President Chirac, whose former ambassador to London called Israel "a shitty little country", was among those Europeans who criticised Israel's retaliation as "totally disproportionate". This was the same Chirac who in January said "states who would use terrorist means against us must understand they would lay themselves open to a firm and fitting response on our part. This response could be a conventional one. It could also be of a different kind." Or, in other words: we might nuke the bastards. Having already escalated the diplomatic language to "totally disproportionate", imagine the words Chirac would unleash if the Israeli government this week threatened the use of nuclear weapons against Iran, unless its proxies in Lebanon desisted from their acts of terrorism.

We do not, of course, have any proof that Tehran has, as some allege, engineered the latest crisis to deflect increasingly impatient Western powers from pursuing their action against Iran's nuclear programme. Let us assume it was a complete coincidence that the Hizbollah capture of two IDF conscripts (and the killing of eight others) within Israeli territory took place on the day after Javier Solana warned the chief Iranian negotiator, Ali Larijani, that his country's nuclear dossier would be referred back to the Security Council. And let us also accept that it is a complete coincidence that on his way back to Tehran from that bruising meeting, Ali Larijani dropped in to Damascus for a meeting with Hizbollah's other backer, President Bashar Assad.
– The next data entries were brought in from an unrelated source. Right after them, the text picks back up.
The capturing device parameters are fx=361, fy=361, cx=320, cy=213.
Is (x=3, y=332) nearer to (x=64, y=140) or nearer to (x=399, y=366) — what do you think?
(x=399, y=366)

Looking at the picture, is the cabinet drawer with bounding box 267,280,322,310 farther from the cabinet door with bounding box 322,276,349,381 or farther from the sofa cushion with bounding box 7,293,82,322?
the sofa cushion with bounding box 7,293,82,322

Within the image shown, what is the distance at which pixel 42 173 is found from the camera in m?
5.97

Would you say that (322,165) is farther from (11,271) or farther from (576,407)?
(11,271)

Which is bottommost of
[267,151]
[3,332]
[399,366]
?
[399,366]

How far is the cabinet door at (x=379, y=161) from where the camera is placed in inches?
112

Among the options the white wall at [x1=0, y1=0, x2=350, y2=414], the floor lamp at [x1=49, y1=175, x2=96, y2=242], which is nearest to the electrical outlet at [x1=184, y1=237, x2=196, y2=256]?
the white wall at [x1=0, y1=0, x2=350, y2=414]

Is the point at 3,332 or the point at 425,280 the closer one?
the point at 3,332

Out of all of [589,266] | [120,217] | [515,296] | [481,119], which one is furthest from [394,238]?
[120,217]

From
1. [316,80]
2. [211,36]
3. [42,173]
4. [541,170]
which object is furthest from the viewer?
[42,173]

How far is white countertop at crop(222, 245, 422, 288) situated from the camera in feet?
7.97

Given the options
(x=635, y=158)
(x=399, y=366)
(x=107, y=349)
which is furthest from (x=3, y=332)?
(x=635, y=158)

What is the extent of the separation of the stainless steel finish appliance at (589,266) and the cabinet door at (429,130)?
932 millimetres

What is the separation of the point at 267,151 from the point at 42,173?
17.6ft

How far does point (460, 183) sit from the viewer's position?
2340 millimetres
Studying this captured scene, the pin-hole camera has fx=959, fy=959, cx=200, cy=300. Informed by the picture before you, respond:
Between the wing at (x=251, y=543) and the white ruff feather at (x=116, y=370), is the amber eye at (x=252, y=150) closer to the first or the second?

Who needs to construct conspiracy theories when everything is so plain to see on the geopolitical chess board? Last week the Iranian News Channel broadcast a speech by the speaker of Iran's parliament, Gholam Ali Haddad Adel. Addressing his remarks to Israel - but also to the crowd in front of him - Gholam Ali declared: "Today the confrontation is not only within the borders of Lebanon. It is taking place deep within your own land. Today your flourishing cities in the north of Israel are within the range of the fire of the fighters and lion cubs of Hizbollah. No place in Israel will be safe."

At which observation the crowd chanted "Khamenei is the leader! Death to America! Death to England!" The speaker continued: "As said by Hassan Nasrallah, this courageous, vigilant and informed religious scholar, the war has just begun. To Hassan Nasrallah we say 'well done'. This religious scholar roars like a lion and the blood of the Imam Khomeini rages in his veins." To this the crowd chants: "No more humiliation! No more humiliation!"

It is humiliation, in fact, which the Israeli government is trying to avoid. Perhaps a former military leader such as Ariel Sharon could have withstood the terrific domestic pressure for retaliatory measures - always assuming that he would have wanted to. But the new Prime Minister, Ehud Olmert, has no such track record with which to reassure the Israeli people. Like any democracy, Israel's actions are ultimately conditioned by sensitivity to public opinion - its own and not other countries'.

It was, after all, domestic public opinion rather than the requirements of military strategy which caused Israel to withdraw from Lebanon in 2000. Its own people had sickened at the casualties to its conscript army. But when the Israeli public believes that national survival is at stake - as it has proved on a number of occasions since 1948 - it will be deterred by no amount of international opprobrium.

Although the British state was not founded upon the experience of genocide, I suspect that most of the people of this country, in similar circumstances, would feel the same way.